A | B | C | D | E | |
---|---|---|---|---|---|

A | 0 | 5 | 2 | 1 |
6 |

B | 5 | 0 | 3 | 4 | 1.5 |

C | 2 | 3 | 0 | 1.5 | 4 |

D | 1 |
4 | 1.5 | 0 | 5 |

E | 6 | 1.5 | 4 | 5 | 0 |

A and D are obviously the most similar elements in this matrix, so we merge them. To make the calculation easier we take the average linkage method to compute the new distances to other clusters:

\(d(B,[A+D]) = \frac{d(B, A) + d(B, D)}{2} = \frac{5 + 4}{2} = 4.5\)

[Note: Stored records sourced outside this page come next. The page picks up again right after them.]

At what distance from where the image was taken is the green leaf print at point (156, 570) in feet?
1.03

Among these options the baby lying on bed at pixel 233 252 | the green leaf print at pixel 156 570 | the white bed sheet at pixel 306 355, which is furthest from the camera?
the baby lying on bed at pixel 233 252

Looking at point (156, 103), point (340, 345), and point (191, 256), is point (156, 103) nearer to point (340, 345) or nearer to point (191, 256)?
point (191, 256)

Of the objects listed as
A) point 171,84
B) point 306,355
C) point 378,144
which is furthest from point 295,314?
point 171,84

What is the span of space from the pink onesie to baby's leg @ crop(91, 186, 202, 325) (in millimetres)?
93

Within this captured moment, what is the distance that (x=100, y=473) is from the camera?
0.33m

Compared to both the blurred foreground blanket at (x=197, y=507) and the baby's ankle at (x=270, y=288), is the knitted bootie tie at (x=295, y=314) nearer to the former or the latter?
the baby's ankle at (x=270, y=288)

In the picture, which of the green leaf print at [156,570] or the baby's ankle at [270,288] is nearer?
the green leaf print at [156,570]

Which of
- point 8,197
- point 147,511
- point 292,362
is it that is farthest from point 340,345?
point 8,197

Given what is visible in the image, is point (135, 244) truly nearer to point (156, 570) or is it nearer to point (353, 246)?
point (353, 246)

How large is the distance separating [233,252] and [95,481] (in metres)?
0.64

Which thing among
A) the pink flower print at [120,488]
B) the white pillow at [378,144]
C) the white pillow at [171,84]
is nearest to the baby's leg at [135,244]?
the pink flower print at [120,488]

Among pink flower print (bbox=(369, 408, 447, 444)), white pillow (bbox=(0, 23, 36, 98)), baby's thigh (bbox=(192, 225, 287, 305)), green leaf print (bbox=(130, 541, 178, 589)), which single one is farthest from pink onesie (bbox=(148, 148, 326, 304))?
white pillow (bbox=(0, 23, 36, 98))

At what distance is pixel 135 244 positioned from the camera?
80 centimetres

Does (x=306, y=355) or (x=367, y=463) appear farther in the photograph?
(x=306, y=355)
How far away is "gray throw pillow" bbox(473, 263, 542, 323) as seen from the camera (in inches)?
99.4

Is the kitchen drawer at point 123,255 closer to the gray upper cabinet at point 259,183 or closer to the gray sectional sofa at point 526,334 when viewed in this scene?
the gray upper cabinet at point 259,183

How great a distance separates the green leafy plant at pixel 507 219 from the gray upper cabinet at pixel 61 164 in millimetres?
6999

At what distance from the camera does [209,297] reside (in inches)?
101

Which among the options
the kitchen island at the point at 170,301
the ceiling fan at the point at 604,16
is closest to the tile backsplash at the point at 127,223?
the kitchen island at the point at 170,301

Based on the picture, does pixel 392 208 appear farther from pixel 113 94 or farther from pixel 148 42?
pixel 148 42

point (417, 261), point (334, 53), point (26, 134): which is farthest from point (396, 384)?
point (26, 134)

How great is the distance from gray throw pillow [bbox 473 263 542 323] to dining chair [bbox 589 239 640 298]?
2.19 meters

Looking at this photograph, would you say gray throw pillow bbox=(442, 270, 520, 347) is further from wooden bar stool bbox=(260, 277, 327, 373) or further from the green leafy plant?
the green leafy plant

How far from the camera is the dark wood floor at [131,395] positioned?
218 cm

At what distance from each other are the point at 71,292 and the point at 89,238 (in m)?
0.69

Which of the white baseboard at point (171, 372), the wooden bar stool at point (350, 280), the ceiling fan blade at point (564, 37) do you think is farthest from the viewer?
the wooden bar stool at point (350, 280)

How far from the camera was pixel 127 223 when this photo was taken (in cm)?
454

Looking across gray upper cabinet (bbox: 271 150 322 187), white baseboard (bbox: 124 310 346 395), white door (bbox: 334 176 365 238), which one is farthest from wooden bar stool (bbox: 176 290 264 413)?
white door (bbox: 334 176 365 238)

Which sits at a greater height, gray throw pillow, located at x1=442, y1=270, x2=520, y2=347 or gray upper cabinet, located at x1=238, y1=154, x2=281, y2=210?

\(d(C,[A+D]) = \frac{d(C, A) + d(C, D)}{2} = \frac{2 + 1.5}{2} = 1.75\)

\(d(E,[A+D]) = \frac{d(E, A) + d(E, D)}{2} = \frac{6 + 5}{2} = 5.5\)

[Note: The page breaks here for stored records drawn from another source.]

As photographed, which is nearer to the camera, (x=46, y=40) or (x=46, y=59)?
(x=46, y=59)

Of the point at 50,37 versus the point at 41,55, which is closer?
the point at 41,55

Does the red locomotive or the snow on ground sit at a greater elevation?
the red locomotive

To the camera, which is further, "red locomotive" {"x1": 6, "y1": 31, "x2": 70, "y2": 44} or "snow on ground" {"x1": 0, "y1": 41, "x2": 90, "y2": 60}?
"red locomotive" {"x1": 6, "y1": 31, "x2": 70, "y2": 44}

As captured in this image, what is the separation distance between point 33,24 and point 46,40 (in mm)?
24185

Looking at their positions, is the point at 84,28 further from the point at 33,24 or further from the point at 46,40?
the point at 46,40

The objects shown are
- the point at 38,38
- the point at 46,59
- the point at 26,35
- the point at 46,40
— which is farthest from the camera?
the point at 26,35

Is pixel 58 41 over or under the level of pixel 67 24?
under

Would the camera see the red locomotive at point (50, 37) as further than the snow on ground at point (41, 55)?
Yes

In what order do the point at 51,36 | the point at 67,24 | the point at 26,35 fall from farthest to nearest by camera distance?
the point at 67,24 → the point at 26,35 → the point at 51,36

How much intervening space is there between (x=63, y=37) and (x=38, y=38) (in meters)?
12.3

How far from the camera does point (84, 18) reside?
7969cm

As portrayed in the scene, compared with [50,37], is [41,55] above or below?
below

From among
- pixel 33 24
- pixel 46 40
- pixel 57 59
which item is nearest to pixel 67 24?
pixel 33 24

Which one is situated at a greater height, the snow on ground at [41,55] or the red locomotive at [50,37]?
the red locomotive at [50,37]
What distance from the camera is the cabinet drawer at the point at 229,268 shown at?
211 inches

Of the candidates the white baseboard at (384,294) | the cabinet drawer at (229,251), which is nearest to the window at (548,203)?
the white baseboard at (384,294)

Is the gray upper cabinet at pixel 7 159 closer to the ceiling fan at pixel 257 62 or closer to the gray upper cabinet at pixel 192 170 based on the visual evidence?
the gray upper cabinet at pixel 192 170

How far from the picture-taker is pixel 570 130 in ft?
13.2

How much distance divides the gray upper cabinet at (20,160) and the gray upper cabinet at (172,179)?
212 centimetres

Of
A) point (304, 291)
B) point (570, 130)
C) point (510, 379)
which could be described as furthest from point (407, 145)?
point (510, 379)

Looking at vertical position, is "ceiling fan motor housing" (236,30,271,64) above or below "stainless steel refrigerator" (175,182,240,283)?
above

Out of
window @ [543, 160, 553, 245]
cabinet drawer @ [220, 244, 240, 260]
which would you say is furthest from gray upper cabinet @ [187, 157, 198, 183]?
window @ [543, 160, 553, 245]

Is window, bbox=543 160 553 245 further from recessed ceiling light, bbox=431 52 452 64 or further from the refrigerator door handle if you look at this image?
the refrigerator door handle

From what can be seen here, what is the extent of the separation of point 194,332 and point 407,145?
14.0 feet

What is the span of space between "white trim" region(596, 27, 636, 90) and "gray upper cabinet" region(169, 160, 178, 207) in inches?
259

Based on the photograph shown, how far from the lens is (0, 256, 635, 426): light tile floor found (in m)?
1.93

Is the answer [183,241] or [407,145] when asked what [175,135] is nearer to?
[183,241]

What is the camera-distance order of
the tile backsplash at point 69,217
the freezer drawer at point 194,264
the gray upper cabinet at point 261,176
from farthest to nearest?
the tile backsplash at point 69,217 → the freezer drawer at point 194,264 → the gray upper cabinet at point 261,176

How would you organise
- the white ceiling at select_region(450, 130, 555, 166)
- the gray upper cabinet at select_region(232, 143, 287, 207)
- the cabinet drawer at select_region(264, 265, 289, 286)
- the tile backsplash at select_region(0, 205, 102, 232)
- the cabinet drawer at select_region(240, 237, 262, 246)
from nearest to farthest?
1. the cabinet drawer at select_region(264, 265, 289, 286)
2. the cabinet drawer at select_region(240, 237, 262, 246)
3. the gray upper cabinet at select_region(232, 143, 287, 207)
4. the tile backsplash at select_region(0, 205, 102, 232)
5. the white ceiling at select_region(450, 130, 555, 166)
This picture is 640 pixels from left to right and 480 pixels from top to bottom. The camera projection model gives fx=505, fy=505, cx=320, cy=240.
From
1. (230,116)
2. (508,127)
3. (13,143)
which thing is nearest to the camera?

With these values we are able to construct the new distance matrix of 4 remaining clusters, shown in table 3.

A,D | B | C | E | |
---|---|---|---|---|

A,D | 0 | 4.5 | 1.75 | 5.5 |

B | 4.5 | 0 | 3 | 1.5 |

C | 1.75 | 3 | 0 | 4 |

E | 5.5 | 1.5 |
4 | 0 |

This matrix gives us the next candidates for clustring, B and E with a distance of 1.5.

\(d([A+D], [B+E]) = \frac{d([A+D], B) + d([A+D], E)}{2} = \frac{4.5 + 5.5}{2} = 5\)

\(d(C,[B+E]) = \frac{d(C, B) + d(C, E)}{2} = \frac{3 + 4}{2} = 3.5\)

With the appropriate distance matrix of table 4.

A,D | B,E | C | |
---|---|---|---|

A,D | 0 | 5 | 1.75 |

B,E | 5 | 0 | 3.5 |

C | 1.75 |
3.5 | 0 |

Easy to see, now we cluster [A+D] with C:

\[d([B+E], [A+C+D]) = \frac{d([B+E],C) + d([B+E],[A+D])}{2} = \frac{3.5+5}{2} = 4.25\]and obtain a last distance matrix with table 5.

A,C,D | B,E | |
---|---|---|

A,C,D | 0 | 4.25 |

B,E | 4.25 |
0 |

Needless to say, further calculations are trivial. There are only to clusters left and the combination of them gives us the final cluster containing all elements and the root of the desired tree.

The final tree is shown in figure 1. You see, it is not that difficult as expected and ends in a beautiful image!

## Remarks

If \(D\) is defined as above there is no guarantee that edge weights reflect correct distances! When you calculate the weights in my little example you’ll see what I mean. If this property is desired the distance function \(d(x,y)\) has to comply with the condition of ultrametric inequality: \(d(x, z) \le \max {d(x, y),d(y, z)}\).

The method described above is formally known as **agglomerative clustering**, merging smaller clusters to a bigger one. There is another procedure that splits bigger clusters into smaller ones, starting with a cluster that contains all samples. This method is called **divisive clustering**.